TASK LIST:
A: In the running injuries text, what weekly training distance should runners preferably stay under?
B: Repeat the part of the running injuries text starting with "Fortunately, 12 studies" and going on through "injured runners.".

======== READING TEXT ========

Fortunately, 12 studies reported the sites where the lower
extremity running injuries occurred. Specific diagnoses, how-
ever, were discussed in only three studies and not even for all
injured runners.
10 11 20
Also the impact of these running injuries
was rarely reported. Very little information was provided on the
duration and severity of these injuries, and there was a lack of
information about health care visits (for example, to general
practitioner, physiotherapist, orthopaedic specialist) or the
treatment used (drugs, rest, operation, other).
Implications
The presence of associations between determinants and
running injuries suggests that advice and education may still
be necessary. An unmodifiable risk factor is a history of
previous injuries. Runners with this risk factor should pay extra
attention to signs of injuries, avoid other determinants of
injuries, and take time to recover fully from their injuries. The
training distance per week is a modifiable risk factor and
therefore runners should preferably not exceed 64 km/week.

======== DATA EXCERPTS ========

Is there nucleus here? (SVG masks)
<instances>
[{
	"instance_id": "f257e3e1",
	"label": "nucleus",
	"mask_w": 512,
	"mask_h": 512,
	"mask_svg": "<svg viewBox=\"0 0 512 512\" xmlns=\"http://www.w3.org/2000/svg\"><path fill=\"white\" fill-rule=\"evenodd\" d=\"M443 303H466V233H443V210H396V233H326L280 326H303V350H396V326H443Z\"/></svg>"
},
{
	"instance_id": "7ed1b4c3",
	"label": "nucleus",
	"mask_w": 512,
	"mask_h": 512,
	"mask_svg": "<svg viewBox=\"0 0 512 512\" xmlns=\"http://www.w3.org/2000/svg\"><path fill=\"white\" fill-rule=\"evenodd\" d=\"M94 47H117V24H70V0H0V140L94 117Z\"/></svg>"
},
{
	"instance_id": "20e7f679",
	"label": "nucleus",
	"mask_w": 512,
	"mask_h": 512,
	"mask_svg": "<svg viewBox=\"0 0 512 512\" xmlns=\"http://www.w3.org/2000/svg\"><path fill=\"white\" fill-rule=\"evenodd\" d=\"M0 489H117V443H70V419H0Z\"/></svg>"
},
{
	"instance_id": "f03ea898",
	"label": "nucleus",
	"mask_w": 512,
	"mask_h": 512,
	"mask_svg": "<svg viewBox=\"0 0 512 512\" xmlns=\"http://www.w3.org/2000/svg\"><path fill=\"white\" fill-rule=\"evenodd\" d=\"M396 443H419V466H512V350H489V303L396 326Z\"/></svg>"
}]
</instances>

========

REPLIES:
A: 64 km per week.

B:
Fortunately, 12 studies reported the sites where the lower
extremity running injuries occurred. Specific diagnoses, how-
ever, were discussed in only three studies and not even for all
injured runners.